Column on memory and why it fails us is gone but not forgotten by objecting readers
My theory that our memories fail us because we are overtaxed by the daily torrents of information we receive in this age of communication is disdained by several readers, including Donald A. Norman, professor of psychology at the Institute for Cognitive Science, University of California at San Diego.
“I am a student of memory and also of human error,” writes Norman. “How could we possibly experience more stimulation today than in earlier eras? The brain processes the stimulation that arrives through the sense organs. As long as my eyes are open and I am awake, the sounds and sights (and feels and smells and touches and tastes) of the world will arrive at the brain, be processed by the brain, and be experienced by the mind.
“The amount of stimulation that I receive is more determined by the number of hours that I am awake and mentally active than by anything else. I can be equally stimulated by a walk along the beach or a casual chat with acquaintances as through reading a book, watching television, or attending a lecture. The important issue is how deeply we attend to and think about things. That is what determines the amount of information stored and processed by the mind.”
In view of his awesome credential, I suppose Norman’s ideas must be attended to. And perhaps he is right; perhaps it is true that I would be stimulated to deeper thought by a stroll along the beach at our house down in Baja, watching the surf, the pelicans, the porpoises, the fishermen in their small boats, than I would by attending one of his lectures. In fact, I might have a hard time concentrating on one of his lectures, and find myself thinking about the beach at Baja.
At least Prof. Norman gives us some good news about loss of memory: “Personally, I think the limits of our memory system are blessings. The automatic loss of material in its transition from short-to-long-term storage helps prevent the overload that you write about. And the ‘errors’ and ‘confusions’ that you write about are simply the incidental byproduct of the powerful and flexible operations of the human mind that also lead to creativity, discovery, and insight. The one is the simple consequence of the other. . . .”
David Simmons of Ridgecrest argues that no one has the faintest idea what the capacity of the mind is, or how the memory works; and therefore to say that the memory is overloaded, or even can be, is “purest speculation.”
He calls it an “editorial trick” to set up an imaginary man, Geoffrey Farmer, of York, England, in 1385, to make my point.
“I doubt that you are really that cognizant of a real ‘day in the life of Geoffrey Farmer.’ Besides, you are in the top fraction of a percent of the world’s population in economic status and education (or equivalent experience) and should compare your day to someone of equal level in your imagined year. To say that Farmer knows nothing of physics, chemistry, biology, or mathematics is meaningless because most people today are in the same boat. I suspect that knowledgeable people then were just as aware of the current philosophical speculations as those of today are about ours.”

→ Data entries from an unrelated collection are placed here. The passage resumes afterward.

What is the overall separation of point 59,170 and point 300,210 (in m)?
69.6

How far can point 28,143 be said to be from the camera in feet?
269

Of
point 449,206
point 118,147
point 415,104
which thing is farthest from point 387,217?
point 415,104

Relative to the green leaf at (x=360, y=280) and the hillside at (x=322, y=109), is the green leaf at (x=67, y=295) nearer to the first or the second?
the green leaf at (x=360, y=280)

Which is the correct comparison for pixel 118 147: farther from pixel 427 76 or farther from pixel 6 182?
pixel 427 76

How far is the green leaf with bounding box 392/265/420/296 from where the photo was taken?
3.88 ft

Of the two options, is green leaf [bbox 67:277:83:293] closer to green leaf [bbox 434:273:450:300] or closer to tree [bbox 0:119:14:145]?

I doubt if Simmons is any more cognizant of a real day in the life of Geoffrey Farmer than I am. Except for a few scholars, pedagogues and clergymen, Farmer probably had as much education as every other man in England, which meant virtually none. As for physics, chemistry and biology, not as much was known then as can be stuffed into the head of the average high school student today, despite his resistance.
Griffin R. McKay, dean of instruction at Glendale Community College, tells a story that seems to verify the notion that memory is finite and can be filled up.

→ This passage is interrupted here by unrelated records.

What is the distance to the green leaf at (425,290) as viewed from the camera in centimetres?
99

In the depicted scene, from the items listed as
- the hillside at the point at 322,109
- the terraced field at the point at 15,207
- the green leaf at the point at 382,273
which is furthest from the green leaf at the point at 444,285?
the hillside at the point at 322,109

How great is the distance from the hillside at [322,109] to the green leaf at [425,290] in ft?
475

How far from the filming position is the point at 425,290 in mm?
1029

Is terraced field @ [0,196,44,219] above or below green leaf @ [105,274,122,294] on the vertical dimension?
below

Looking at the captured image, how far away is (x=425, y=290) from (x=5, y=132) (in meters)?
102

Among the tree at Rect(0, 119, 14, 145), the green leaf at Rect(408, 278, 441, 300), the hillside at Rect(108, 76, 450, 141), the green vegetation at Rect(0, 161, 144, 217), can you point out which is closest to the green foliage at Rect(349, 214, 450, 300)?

“David Starr Jordan was the first president of Stanford University and occupied that position for many years. When he first assumed the presidency, he publicly stated that within a short period of time he would be able to greet every student in attendance at the school by their first names. He was eminently successful, and was very quickly greeting them with their names; and then suddenly and inexplicably he was observed while on campus to always walk with his eyes cast down to the ground, never establishing eye contact with the students and never greeting them by name.

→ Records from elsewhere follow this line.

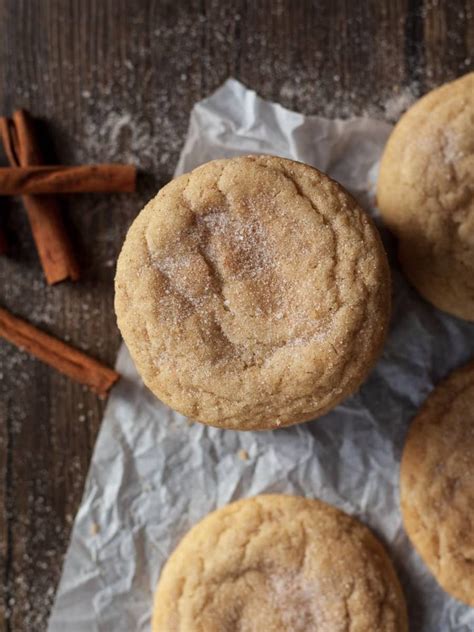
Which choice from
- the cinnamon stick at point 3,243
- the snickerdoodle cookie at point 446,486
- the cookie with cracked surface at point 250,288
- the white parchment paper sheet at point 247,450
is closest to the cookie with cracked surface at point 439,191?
A: the white parchment paper sheet at point 247,450

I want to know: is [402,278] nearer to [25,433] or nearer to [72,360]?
[72,360]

“You should understand that Jordan was a world renowned ichthyologist and was reputed to know the name of every species of fish in the world. The reason he gave for his change in behavior was that he had become convinced that with each student’s name he memorized, he forgot the name of a fish.”
By the way, Herbert Powell of Santa Barbara calls me on a breakdown in my own memory. I had written that the oldest son of one of Geoffrey’s cronies “had got hold of a book of poems by that fellow Chaucer, and was learning to read. . . .”
“I’m a little bothered by Will’s oldest son’s precocity. To think that he buried his nose in a book by that popular author Chaucer in the year 1385! Gutenberg wasn’t to invent printing with moveable type and issue his first book, the Bible, until 1455. . . .”
Well, maybe Prof. Norman is right. That was just one of the errors and confusions that are the incidental byproducts of the powerful and flexible operations of the human mind that also lead to creativity, discovery and insight.